Records provided:

# # # # #

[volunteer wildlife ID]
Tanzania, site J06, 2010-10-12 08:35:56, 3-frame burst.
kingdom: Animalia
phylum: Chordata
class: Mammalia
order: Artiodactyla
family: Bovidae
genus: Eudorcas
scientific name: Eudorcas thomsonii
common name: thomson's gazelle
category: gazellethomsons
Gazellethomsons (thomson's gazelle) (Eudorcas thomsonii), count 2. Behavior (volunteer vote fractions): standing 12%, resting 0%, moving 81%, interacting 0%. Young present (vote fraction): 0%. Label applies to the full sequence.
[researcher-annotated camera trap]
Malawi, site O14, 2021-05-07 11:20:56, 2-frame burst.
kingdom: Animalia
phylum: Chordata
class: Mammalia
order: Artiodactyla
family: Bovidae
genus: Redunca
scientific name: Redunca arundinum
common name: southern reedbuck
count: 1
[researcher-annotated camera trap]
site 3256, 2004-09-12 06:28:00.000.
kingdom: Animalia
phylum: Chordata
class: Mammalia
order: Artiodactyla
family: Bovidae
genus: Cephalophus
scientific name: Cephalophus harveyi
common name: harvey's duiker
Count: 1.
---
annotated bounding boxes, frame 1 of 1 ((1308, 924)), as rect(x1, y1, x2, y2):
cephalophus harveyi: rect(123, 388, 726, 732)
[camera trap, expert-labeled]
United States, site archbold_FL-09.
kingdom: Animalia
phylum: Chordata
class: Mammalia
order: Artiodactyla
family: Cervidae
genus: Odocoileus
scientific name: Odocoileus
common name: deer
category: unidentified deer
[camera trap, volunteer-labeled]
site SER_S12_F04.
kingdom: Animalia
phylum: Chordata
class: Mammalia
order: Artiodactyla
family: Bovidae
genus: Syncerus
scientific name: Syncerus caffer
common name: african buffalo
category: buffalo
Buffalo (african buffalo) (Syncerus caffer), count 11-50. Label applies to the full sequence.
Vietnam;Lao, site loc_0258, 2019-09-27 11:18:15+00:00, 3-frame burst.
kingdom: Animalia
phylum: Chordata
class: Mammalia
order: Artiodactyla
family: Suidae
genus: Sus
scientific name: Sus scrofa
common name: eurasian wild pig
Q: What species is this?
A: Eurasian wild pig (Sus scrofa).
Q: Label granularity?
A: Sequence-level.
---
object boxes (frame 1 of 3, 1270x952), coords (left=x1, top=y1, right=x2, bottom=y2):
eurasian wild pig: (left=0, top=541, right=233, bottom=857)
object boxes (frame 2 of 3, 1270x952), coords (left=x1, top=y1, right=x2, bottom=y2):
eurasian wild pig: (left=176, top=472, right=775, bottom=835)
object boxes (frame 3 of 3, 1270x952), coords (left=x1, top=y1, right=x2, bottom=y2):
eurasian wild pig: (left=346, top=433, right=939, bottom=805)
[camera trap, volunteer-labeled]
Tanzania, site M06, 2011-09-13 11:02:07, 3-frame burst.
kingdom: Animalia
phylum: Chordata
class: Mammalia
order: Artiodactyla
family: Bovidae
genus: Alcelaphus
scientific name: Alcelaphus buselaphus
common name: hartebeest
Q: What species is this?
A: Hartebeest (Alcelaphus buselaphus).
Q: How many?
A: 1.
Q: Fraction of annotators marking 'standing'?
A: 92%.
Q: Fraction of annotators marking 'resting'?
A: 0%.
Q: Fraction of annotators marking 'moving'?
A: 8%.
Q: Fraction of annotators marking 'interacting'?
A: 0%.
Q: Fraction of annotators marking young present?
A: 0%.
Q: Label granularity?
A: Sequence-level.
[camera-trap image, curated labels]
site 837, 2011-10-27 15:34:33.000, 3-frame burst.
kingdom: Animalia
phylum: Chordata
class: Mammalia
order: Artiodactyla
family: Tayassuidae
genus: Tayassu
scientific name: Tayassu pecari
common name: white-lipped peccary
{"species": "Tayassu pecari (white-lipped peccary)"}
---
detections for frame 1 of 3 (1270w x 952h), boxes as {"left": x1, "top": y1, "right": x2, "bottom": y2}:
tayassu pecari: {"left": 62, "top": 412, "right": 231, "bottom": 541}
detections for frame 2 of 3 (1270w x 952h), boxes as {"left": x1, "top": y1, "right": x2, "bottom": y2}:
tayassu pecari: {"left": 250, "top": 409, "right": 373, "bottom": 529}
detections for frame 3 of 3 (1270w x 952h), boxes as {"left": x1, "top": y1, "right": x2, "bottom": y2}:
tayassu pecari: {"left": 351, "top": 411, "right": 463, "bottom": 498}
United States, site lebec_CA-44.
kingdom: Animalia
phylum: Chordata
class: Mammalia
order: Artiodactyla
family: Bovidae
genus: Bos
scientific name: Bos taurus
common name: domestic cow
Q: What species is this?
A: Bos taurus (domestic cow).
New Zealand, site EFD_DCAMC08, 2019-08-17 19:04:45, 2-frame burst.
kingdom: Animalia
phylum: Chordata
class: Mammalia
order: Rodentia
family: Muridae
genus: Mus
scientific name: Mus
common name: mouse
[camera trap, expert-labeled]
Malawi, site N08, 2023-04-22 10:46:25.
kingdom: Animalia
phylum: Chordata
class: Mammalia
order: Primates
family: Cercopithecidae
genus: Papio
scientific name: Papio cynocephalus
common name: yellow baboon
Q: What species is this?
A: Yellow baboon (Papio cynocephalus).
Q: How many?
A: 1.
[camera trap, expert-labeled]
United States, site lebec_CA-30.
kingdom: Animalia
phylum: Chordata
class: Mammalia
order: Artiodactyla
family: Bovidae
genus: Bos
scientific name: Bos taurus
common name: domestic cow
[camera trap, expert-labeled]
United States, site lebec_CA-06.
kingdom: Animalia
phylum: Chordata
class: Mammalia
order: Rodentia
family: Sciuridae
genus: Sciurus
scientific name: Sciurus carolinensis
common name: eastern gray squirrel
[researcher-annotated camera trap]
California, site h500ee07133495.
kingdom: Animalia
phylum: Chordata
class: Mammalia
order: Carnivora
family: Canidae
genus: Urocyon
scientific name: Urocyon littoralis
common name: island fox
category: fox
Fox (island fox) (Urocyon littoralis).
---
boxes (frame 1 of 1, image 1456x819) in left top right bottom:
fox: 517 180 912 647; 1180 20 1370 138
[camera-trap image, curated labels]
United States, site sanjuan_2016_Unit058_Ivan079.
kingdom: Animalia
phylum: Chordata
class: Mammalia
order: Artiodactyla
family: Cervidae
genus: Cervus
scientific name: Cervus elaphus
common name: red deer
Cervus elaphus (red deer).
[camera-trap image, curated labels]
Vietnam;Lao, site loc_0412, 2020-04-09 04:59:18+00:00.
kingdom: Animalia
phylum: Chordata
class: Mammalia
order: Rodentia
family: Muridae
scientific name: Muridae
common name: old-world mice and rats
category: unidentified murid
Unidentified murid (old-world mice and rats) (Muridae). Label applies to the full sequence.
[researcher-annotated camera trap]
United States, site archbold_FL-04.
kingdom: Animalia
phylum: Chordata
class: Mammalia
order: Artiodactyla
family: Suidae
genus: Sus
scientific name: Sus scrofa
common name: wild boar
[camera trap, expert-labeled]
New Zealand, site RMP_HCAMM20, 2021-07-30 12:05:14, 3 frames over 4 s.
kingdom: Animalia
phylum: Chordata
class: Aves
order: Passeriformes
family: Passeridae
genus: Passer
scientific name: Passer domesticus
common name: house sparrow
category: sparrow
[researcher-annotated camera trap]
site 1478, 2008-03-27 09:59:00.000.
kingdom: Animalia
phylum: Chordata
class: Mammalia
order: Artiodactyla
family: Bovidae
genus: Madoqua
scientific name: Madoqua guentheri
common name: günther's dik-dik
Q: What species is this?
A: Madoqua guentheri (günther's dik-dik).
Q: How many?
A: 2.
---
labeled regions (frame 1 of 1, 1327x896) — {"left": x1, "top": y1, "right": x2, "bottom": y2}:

# # # # #

Aim of the task: In the entries above, find the line holding "Malawi, site O14, 2021-05-07" and the line holding "common name: eurasian wild pig", then retype exactly those two lines and every line between them, and nothing else.

The completed task:
Malawi, site O14, 2021-05-07 11:20:56, 2-frame burst.
kingdom: Animalia
phylum: Chordata
class: Mammalia
order: Artiodactyla
family: Bovidae
genus: Redunca
scientific name: Redunca arundinum
common name: southern reedbuck
count: 1
[researcher-annotated camera trap]
site 3256, 2004-09-12 06:28:00.000.
kingdom: Animalia
phylum: Chordata
class: Mammalia
order: Artiodactyla
family: Bovidae
genus: Cephalophus
scientific name: Cephalophus harveyi
common name: harvey's duiker
Count: 1.
---
annotated bounding boxes, frame 1 of 1 ((1308, 924)), as rect(x1, y1, x2, y2):
cephalophus harveyi: rect(123, 388, 726, 732)
[camera trap, expert-labeled]
United States, site archbold_FL-09.
kingdom: Animalia
phylum: Chordata
class: Mammalia
order: Artiodactyla
family: Cervidae
genus: Odocoileus
scientific name: Odocoileus
common name: deer
category: unidentified deer
[camera trap, volunteer-labeled]
site SER_S12_F04.
kingdom: Animalia
phylum: Chordata
class: Mammalia
order: Artiodactyla
family: Bovidae
genus: Syncerus
scientific name: Syncerus caffer
common name: african buffalo
category: buffalo
Buffalo (african buffalo) (Syncerus caffer), count 11-50. Label applies to the full sequence.
Vietnam;Lao, site loc_0258, 2019-09-27 11:18:15+00:00, 3-frame burst.
kingdom: Animalia
phylum: Chordata
class: Mammalia
order: Artiodactyla
family: Suidae
genus: Sus
scientific name: Sus scrofa
common name: eurasian wild pig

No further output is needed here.